WHAT TO WORK ON: Write out all the data below exactly.

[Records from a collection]

▬▬▬▬▬▬

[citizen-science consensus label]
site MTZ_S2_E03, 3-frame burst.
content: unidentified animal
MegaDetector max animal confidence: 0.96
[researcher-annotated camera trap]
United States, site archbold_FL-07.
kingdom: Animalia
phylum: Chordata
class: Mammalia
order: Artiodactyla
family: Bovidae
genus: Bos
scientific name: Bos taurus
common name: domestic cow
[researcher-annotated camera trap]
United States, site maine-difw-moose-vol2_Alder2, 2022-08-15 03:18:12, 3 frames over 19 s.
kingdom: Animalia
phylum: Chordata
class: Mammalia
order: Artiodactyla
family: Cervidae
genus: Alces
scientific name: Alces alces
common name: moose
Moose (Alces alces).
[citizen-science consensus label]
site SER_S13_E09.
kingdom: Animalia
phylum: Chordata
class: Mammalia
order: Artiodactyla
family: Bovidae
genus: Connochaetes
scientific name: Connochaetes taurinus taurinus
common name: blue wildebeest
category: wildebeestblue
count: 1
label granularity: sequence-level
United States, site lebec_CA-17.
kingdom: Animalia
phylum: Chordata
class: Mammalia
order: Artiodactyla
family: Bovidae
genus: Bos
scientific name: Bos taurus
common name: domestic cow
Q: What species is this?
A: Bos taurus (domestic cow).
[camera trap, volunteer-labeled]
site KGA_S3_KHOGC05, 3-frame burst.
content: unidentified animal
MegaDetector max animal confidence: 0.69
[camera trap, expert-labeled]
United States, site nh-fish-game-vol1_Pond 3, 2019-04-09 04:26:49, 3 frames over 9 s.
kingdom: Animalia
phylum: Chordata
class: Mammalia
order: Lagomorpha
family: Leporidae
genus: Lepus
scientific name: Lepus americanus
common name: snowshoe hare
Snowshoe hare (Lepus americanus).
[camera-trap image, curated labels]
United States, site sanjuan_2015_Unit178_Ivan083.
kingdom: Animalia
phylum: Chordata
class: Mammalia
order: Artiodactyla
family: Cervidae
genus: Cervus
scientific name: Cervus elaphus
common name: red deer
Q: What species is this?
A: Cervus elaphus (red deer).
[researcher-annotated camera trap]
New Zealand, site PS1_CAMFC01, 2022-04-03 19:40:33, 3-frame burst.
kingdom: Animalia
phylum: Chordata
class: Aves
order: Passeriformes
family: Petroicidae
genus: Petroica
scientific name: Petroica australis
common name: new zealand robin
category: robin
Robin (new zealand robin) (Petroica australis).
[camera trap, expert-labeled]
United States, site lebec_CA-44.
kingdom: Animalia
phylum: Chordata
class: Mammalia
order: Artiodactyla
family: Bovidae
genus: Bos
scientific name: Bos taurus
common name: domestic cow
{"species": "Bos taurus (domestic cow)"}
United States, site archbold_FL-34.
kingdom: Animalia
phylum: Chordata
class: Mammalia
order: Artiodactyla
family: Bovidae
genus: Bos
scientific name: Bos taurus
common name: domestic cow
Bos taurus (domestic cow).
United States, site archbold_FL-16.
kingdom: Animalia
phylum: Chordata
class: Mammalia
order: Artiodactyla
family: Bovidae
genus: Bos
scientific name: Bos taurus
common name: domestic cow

▬▬▬▬▬▬

ANSWER TO THE PROBLEM:
[citizen-science consensus label]
site MTZ_S2_E03, 3-frame burst.
content: unidentified animal
MegaDetector max animal confidence: 0.96
[researcher-annotated camera trap]
United States, site archbold_FL-07.
kingdom: Animalia
phylum: Chordata
class: Mammalia
order: Artiodactyla
family: Bovidae
genus: Bos
scientific name: Bos taurus
common name: domestic cow
[researcher-annotated camera trap]
United States, site maine-difw-moose-vol2_Alder2, 2022-08-15 03:18:12, 3 frames over 19 s.
kingdom: Animalia
phylum: Chordata
class: Mammalia
order: Artiodactyla
family: Cervidae
genus: Alces
scientific name: Alces alces
common name: moose
Moose (Alces alces).
[citizen-science consensus label]
site SER_S13_E09.
kingdom: Animalia
phylum: Chordata
class: Mammalia
order: Artiodactyla
family: Bovidae
genus: Connochaetes
scientific name: Connochaetes taurinus taurinus
common name: blue wildebeest
category: wildebeestblue
count: 1
label granularity: sequence-level
United States, site lebec_CA-17.
kingdom: Animalia
phylum: Chordata
class: Mammalia
order: Artiodactyla
family: Bovidae
genus: Bos
scientific name: Bos taurus
common name: domestic cow
Q: What species is this?
A: Bos taurus (domestic cow).
[camera trap, volunteer-labeled]
site KGA_S3_KHOGC05, 3-frame burst.
content: unidentified animal
MegaDetector max animal confidence: 0.69
[camera trap, expert-labeled]
United States, site nh-fish-game-vol1_Pond 3, 2019-04-09 04:26:49, 3 frames over 9 s.
kingdom: Animalia
phylum: Chordata
class: Mammalia
order: Lagomorpha
family: Leporidae
genus: Lepus
scientific name: Lepus americanus
common name: snowshoe hare
Snowshoe hare (Lepus americanus).
[camera-trap image, curated labels]
United States, site sanjuan_2015_Unit178_Ivan083.
kingdom: Animalia
phylum: Chordata
class: Mammalia
order: Artiodactyla
family: Cervidae
genus: Cervus
scientific name: Cervus elaphus
common name: red deer
Q: What species is this?
A: Cervus elaphus (red deer).
[researcher-annotated camera trap]
New Zealand, site PS1_CAMFC01, 2022-04-03 19:40:33, 3-frame burst.
kingdom: Animalia
phylum: Chordata
class: Aves
order: Passeriformes
family: Petroicidae
genus: Petroica
scientific name: Petroica australis
common name: new zealand robin
category: robin
Robin (new zealand robin) (Petroica australis).
[camera trap, expert-labeled]
United States, site lebec_CA-44.
kingdom: Animalia
phylum: Chordata
class: Mammalia
order: Artiodactyla
family: Bovidae
genus: Bos
scientific name: Bos taurus
common name: domestic cow
{"species": "Bos taurus (domestic cow)"}
United States, site archbold_FL-34.
kingdom: Animalia
phylum: Chordata
class: Mammalia
order: Artiodactyla
family: Bovidae
genus: Bos
scientific name: Bos taurus
common name: domestic cow
Bos taurus (domestic cow).
United States, site archbold_FL-16.
kingdom: Animalia
phylum: Chordata
class: Mammalia
order: Artiodactyla
family: Bovidae
genus: Bos
scientific name: Bos taurus
common name: domestic cow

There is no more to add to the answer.